Conspectus
The function of cellular RNA
is modulated by a host of post-transcriptional
chemical modifications installed by dedicated RNA-modifying enzymes.
RNA modifications are widespread in biology, occurring in all kingdoms
of life and in all classes of RNA molecules. They regulate RNA structure,
folding, and protein–RNA interactions, and have important roles
in fundamental gene expression processes involving mRNA, tRNA, rRNA,
and other types of RNA species.

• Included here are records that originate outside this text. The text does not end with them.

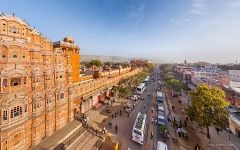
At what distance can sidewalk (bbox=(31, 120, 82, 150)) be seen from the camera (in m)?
22.0

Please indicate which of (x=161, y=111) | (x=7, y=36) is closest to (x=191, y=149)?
(x=161, y=111)

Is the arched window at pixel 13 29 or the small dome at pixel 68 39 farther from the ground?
the small dome at pixel 68 39

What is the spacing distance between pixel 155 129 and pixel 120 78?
46.6 m

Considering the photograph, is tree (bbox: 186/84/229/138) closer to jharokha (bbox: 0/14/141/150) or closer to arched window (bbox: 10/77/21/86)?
jharokha (bbox: 0/14/141/150)

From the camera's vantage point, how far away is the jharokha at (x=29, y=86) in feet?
59.7

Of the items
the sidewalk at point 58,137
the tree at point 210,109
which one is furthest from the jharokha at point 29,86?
the tree at point 210,109

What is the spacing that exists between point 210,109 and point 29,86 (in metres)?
30.3

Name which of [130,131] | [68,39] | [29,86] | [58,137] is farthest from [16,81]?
[68,39]

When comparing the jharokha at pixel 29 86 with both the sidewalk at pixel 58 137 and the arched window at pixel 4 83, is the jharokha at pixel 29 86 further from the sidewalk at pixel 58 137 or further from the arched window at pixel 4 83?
the sidewalk at pixel 58 137

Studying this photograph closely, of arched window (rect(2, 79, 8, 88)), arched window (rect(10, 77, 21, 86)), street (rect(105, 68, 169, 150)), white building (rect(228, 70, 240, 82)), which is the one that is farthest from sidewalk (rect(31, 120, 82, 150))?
white building (rect(228, 70, 240, 82))

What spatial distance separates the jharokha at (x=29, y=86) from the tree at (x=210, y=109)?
953 inches

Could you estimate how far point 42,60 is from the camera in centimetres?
2375

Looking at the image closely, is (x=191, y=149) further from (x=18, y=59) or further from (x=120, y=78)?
(x=120, y=78)

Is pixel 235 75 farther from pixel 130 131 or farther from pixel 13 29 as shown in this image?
pixel 13 29
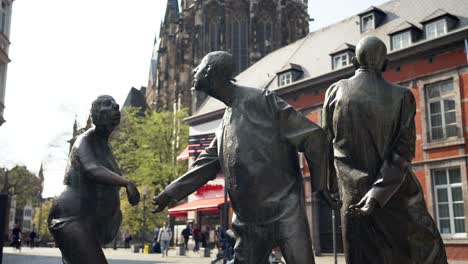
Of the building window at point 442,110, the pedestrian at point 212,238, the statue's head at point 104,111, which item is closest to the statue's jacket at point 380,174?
the statue's head at point 104,111

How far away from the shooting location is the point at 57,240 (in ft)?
13.0

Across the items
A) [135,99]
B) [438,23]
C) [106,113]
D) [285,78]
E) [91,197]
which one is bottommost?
[91,197]

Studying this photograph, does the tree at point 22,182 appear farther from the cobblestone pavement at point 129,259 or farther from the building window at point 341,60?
the building window at point 341,60

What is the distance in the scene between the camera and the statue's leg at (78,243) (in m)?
3.85

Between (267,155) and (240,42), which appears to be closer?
(267,155)

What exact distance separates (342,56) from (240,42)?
1051 inches

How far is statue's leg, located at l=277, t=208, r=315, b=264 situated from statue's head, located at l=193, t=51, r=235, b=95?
1044 mm

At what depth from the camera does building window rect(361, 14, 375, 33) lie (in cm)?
2598

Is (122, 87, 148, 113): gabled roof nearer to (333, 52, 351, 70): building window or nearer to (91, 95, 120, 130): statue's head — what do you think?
(333, 52, 351, 70): building window

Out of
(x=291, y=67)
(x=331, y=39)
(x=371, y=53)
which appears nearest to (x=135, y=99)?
(x=331, y=39)

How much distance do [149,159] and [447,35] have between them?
21230 millimetres

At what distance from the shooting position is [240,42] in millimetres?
50719

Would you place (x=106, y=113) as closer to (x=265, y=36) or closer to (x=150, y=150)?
(x=150, y=150)

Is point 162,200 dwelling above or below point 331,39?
below
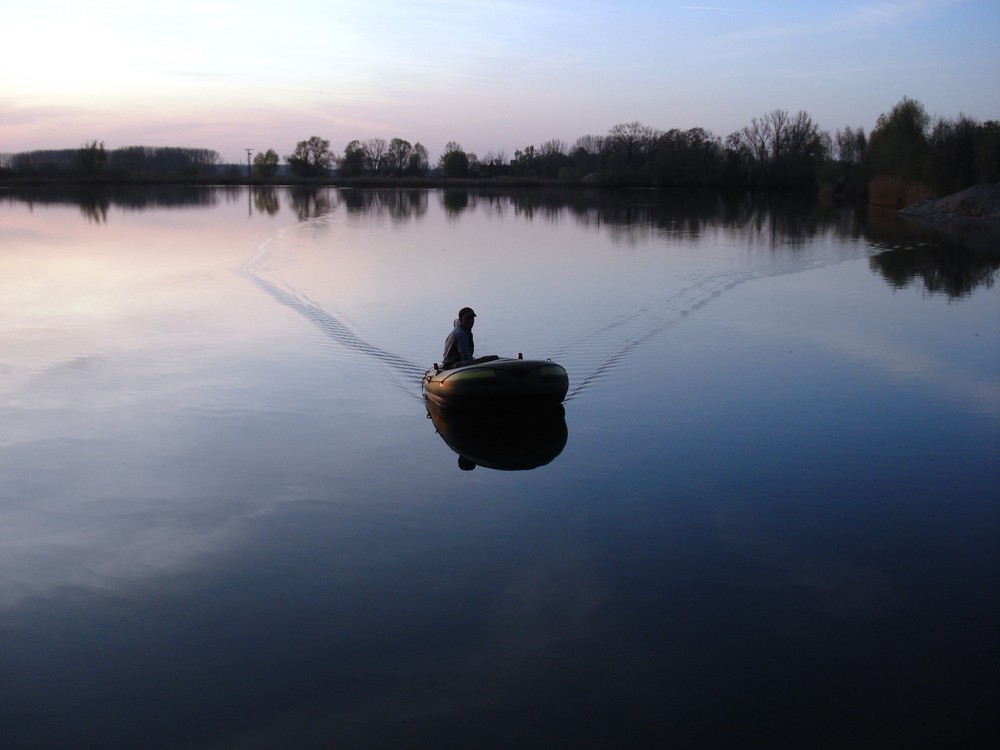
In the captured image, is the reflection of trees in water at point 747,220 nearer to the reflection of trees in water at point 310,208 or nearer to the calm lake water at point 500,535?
the reflection of trees in water at point 310,208

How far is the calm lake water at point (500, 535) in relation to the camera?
18.4 ft

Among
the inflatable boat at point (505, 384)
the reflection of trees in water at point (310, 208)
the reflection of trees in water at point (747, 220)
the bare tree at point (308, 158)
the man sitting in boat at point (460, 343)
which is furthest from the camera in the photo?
the bare tree at point (308, 158)

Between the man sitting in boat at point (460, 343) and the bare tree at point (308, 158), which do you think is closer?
the man sitting in boat at point (460, 343)

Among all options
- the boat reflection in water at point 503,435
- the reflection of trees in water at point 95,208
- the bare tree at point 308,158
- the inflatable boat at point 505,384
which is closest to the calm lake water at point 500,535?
the boat reflection in water at point 503,435

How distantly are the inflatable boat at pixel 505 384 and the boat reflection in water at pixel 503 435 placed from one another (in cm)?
26

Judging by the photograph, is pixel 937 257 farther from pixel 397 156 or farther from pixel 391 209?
pixel 397 156

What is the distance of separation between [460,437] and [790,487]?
12.8 ft

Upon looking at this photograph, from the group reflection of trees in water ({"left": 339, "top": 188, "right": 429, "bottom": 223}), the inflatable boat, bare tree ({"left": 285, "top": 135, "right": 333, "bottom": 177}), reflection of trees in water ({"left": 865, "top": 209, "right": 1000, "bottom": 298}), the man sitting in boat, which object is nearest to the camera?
the inflatable boat

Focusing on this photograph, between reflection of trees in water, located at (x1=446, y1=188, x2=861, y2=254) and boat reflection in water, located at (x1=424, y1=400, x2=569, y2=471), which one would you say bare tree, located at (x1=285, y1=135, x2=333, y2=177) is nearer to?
reflection of trees in water, located at (x1=446, y1=188, x2=861, y2=254)

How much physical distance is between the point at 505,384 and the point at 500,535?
10.4 feet

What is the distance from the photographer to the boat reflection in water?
1035 cm

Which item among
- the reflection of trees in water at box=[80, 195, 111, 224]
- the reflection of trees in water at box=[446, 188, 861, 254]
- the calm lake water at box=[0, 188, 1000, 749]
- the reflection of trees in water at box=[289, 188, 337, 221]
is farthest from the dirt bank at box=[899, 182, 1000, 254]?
the reflection of trees in water at box=[80, 195, 111, 224]

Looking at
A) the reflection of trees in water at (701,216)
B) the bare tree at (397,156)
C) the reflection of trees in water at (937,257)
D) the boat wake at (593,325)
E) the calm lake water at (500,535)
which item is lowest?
the calm lake water at (500,535)

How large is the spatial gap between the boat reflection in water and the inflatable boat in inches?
10.3
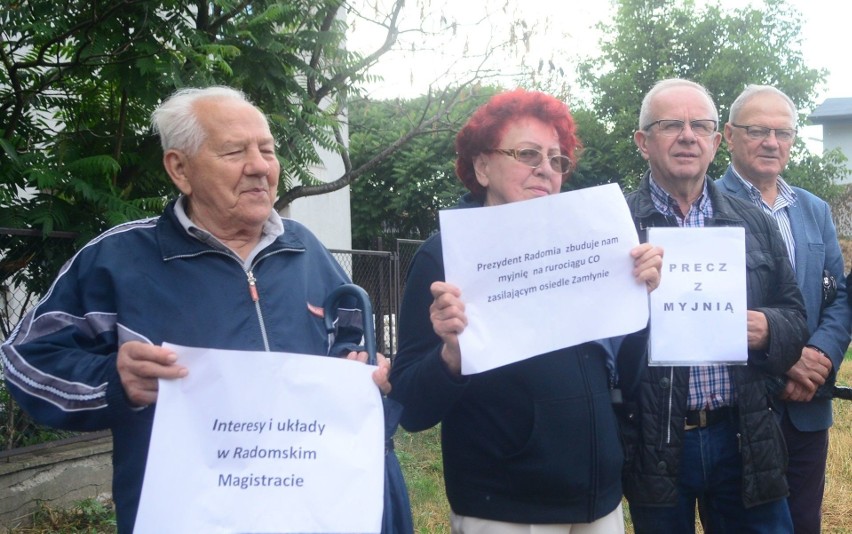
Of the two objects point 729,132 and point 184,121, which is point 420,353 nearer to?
point 184,121

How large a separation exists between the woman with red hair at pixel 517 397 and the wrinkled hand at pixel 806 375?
827mm

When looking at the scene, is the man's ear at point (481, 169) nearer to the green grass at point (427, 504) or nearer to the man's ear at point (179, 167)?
the man's ear at point (179, 167)

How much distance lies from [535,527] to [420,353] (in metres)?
0.59

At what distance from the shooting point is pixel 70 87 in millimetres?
4973

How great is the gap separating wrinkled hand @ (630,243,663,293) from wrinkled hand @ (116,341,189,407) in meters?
1.21

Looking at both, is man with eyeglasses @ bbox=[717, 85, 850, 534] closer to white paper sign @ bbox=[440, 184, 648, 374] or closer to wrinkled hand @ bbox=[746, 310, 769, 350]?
wrinkled hand @ bbox=[746, 310, 769, 350]

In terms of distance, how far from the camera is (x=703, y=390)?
109 inches

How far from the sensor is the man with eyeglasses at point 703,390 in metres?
2.69

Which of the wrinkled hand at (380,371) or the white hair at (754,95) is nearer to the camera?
the wrinkled hand at (380,371)

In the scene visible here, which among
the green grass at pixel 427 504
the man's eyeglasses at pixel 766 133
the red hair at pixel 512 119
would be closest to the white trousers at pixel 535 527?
the red hair at pixel 512 119

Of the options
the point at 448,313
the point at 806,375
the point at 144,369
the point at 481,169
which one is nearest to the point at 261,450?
the point at 144,369

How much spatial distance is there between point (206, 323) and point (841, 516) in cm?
481

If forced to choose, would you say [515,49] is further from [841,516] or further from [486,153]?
[486,153]

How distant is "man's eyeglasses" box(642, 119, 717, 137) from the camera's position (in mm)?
2867
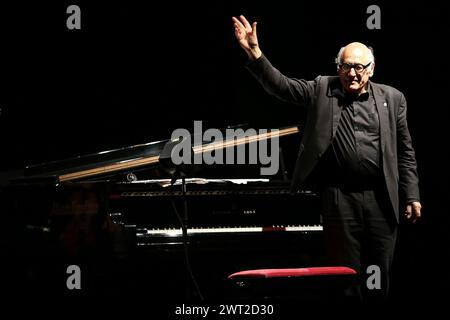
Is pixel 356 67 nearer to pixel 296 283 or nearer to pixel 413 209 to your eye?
pixel 413 209

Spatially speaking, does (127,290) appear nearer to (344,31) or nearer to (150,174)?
(150,174)

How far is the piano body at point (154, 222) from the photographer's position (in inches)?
122

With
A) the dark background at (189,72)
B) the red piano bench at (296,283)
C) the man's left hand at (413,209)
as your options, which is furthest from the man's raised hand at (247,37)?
the dark background at (189,72)

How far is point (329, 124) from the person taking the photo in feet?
10.1

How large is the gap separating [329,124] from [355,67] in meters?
0.33

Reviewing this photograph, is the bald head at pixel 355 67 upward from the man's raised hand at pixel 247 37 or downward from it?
downward

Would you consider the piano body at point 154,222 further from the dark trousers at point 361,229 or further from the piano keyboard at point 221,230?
the dark trousers at point 361,229

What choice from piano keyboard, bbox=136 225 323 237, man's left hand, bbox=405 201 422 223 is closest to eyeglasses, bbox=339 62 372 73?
man's left hand, bbox=405 201 422 223

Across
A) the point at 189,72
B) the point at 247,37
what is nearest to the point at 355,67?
the point at 247,37

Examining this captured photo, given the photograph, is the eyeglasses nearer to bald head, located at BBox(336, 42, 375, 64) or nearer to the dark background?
bald head, located at BBox(336, 42, 375, 64)

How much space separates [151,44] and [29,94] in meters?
1.10

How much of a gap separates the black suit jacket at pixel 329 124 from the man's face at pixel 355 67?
0.10 m

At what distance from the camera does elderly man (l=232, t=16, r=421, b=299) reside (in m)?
3.00
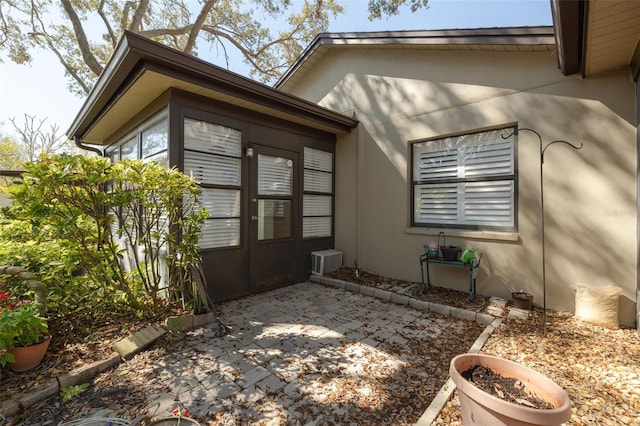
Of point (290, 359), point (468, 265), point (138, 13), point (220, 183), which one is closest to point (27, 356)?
point (290, 359)

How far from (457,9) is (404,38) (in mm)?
1927

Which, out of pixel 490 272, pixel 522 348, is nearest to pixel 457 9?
pixel 490 272

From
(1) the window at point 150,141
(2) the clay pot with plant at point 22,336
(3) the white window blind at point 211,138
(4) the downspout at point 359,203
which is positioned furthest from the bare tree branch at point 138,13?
(2) the clay pot with plant at point 22,336

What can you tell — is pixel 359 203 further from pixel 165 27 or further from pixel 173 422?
pixel 165 27

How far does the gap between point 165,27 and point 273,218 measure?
33.3 ft

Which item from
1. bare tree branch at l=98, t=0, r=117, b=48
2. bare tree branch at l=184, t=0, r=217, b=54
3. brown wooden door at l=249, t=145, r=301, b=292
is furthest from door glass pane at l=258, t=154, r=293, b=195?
bare tree branch at l=98, t=0, r=117, b=48

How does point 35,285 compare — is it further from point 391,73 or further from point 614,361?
point 391,73

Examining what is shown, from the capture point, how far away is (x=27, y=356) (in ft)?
7.30

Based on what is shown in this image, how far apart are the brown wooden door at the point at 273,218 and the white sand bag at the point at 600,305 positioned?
3.91 meters

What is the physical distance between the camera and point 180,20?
10258 mm

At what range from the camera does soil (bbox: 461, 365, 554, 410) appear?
4.81 ft

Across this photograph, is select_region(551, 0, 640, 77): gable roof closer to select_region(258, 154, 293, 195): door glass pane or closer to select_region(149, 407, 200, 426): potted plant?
select_region(258, 154, 293, 195): door glass pane

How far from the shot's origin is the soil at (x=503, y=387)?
1.46 meters

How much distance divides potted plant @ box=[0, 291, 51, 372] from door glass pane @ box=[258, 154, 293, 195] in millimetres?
2873
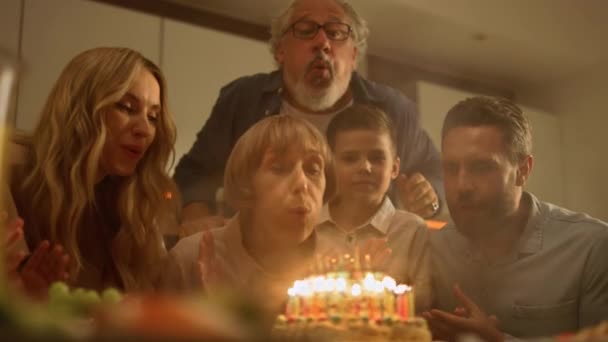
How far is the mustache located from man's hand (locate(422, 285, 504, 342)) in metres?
0.55

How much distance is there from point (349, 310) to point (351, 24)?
712 millimetres

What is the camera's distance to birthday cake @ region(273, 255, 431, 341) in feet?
3.28

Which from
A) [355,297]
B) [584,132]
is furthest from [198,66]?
[584,132]

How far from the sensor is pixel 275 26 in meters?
1.54

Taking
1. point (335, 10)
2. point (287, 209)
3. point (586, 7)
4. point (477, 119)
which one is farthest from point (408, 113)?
point (586, 7)

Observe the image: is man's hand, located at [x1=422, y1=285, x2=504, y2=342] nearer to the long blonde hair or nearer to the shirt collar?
the shirt collar

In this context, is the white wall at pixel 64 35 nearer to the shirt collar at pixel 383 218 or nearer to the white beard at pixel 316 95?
the white beard at pixel 316 95

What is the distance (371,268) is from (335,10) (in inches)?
22.5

Our understanding of RNA modifications
has advanced considerably; however, there are still many outstanding
questions regarding the distribution of modifications across all RNA
transcripts and their biological function. One of the major challenges
in the study of RNA modifications is the lack of sequencing methods
for the transcriptome-wide mapping of different RNA-modification structures.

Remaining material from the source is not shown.